In previous workflows, such as in the Building Blocks workflow BB-113 Commodity Competitive Loop, the Product Price was changed to maximize profitability. But what if you wanted to maximize another KPI (Key Performance Indicator) such as Revenue or Market Share?

This workflow shows a more flexible way to use a Recursive Loop to optimize Market KPIs.

The Market used in this loop is based upon the BB-101 Simple Monopoly, but the Recursive Loop itself is very powerful and can be adapted to any number of situations.

This Building Blocks example assumes you have already downloaded the open-source KNIME analytics platform and installed the free Market Simulation (Community Edition) plugin. If not, start by returning to Getting Started.

Maximize Revenue

This Monopoly Market comprises of one Competitor selling one Product.

The Competitor wishes to maximize their Revenue KPI. A Recursive Loop is set up to test whether raising Price by 2% or lowering Price by 2% will result in more Revenue.

The loop is continued until neither raising nor lowering Price improves the KPI.


Simple Products can be defined using a single Customer Distributions node.

Product Array

The Sprockets Products and its associated WTP Matrix is generated by the Customer Distributions node.

WTP Matrix

Both the Product Array and the WTP Matrix is passed to a Market Simulation node.

Simulate Market

The ‘Simulate Market’ node is another Market Simulation node that can be used as an alternative to the ‘Profit Engine’ node.


The Simulate Market node can be used to model a wider range of Markets where the actual number of Customers in the real-world is different to the number of Virtual Customers in the simulation.


The Simulate Market node:

  • Runs Faster
  • Tracks Quantity Error (for tuning)


But the Profit Engine:

  • Makes a Demand Curve
  • Sets Profit Maximizing Prices


The ‘Recursive Loop Start’ node returns the more optimized Prices from the last iteration and re-injects them into the next iteration.


The original Product Price is used as the input to the Recursive Loop Start node.

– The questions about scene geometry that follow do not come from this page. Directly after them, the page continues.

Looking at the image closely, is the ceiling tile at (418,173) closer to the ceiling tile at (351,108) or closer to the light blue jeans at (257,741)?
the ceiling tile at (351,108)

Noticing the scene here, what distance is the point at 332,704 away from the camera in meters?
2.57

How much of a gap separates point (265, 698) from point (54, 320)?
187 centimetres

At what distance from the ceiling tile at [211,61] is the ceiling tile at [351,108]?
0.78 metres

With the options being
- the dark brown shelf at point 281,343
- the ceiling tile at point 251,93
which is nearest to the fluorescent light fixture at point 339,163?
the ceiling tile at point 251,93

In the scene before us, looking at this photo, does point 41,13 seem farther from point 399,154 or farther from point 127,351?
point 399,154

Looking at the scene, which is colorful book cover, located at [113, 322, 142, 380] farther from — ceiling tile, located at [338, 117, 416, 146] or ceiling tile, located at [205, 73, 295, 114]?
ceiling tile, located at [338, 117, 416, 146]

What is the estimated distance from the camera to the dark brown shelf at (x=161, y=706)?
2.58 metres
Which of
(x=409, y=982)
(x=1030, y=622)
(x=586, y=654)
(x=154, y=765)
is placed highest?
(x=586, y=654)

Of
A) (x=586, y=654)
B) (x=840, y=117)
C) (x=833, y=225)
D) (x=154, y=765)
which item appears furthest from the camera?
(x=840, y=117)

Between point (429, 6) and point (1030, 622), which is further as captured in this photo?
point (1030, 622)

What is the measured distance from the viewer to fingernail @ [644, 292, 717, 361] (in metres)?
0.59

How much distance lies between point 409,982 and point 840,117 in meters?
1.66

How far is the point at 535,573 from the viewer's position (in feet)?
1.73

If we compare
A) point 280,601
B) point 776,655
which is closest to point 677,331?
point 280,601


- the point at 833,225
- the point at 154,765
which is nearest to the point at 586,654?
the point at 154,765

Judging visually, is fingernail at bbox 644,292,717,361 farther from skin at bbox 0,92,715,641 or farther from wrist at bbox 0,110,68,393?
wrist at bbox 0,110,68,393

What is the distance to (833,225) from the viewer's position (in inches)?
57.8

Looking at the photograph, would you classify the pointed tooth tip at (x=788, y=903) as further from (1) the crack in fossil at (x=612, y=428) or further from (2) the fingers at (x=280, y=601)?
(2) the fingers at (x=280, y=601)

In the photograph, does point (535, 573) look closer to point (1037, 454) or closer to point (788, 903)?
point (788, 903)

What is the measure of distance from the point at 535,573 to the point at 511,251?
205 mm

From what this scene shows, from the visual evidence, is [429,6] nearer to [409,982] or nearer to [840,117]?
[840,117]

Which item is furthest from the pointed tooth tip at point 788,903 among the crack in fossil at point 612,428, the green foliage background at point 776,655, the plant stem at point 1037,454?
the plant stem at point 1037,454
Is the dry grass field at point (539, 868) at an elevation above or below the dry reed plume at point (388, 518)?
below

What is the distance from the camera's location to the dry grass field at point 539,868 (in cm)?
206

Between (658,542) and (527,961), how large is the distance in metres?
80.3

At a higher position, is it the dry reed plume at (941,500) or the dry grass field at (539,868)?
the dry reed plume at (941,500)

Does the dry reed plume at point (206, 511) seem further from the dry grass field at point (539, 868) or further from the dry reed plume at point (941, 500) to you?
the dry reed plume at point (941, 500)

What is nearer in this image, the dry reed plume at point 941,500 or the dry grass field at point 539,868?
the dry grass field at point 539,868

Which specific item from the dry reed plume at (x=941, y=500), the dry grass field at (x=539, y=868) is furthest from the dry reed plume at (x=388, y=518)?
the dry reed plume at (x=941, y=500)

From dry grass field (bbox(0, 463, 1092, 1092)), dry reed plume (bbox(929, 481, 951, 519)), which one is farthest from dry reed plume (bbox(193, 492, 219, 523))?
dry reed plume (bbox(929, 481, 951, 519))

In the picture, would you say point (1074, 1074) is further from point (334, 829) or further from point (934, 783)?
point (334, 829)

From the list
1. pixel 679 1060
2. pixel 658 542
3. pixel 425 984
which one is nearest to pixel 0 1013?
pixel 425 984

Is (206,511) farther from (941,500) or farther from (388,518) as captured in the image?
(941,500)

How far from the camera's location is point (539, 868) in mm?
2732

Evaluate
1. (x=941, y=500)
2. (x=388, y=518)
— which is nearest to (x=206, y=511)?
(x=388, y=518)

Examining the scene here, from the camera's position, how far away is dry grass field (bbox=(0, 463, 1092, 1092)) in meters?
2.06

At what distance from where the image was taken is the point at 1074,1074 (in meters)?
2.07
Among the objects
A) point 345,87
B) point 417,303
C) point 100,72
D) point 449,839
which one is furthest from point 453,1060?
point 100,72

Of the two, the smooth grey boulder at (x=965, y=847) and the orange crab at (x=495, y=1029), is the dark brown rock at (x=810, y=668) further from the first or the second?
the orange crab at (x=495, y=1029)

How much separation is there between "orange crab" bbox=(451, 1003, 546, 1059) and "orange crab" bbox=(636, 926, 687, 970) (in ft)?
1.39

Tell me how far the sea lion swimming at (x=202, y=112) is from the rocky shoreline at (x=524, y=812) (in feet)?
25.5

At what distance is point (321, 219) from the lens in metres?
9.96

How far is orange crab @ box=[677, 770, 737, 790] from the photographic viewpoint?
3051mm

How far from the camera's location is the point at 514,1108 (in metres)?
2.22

The improved Price calculated from the last iteration is returned to the beginning of the next iteration.

Change Price

The Price is then increased by 2% and decreased by 2%. These results are then compared with the ‘No Change’ Price.

Increase Price

A math formula is used to increase Price by 2%. A similar math formula is used at the bottom branch of the loop to decrease Price by 2%.

Test Price

The new Prices are tested by secondary ‘Simulate Market’ nodes.


All results are collected and compared:

  • Increase Price
  • No Change in Price
  • Decrease Price


Decreasing Price would improve Quantity sold. Increasing Price would improve Profit. Maintaining the current iteration Price would maximize Revenue.

Optimize What?

The ‘Sorter’ node can be configured to sort by the most important KPI.


In this case, maximizing Revenue is the most important so the Price that results in the highest Revenue is sorted to the top.

Loop End

The ‘Recursive Loop End’ node collects the results and passes the best Price back to the ‘Recursive Loop Start’ node.


The loop is configured to run up to 100 times or until the Revenue Maximizing Price is equal to ‘No Change’.

Loop Results

At each loop iteration, the Product Price drops from $150 to $147 to $144.06 all the way down to $86.94. The expected Quantity, Revenue, and Profit are all calculated.


Line Charts

The trends from the Recursive Loop can then be plotted using the ‘Line Chart’ node.

Price Trend

The Price is decreasing by 2% each iteration.

Profit Trend

The decreasing Price iterates past the Profit Maximizing Price which occurs at $106.40. Recall that the ‘Profit Engine’ node used the Demand Curve to identify $105 as the Profit Maximizing Price.

Revenue Trend

Revenue increases steadily until it reaches the Revenue Maximizing Price of $86.94.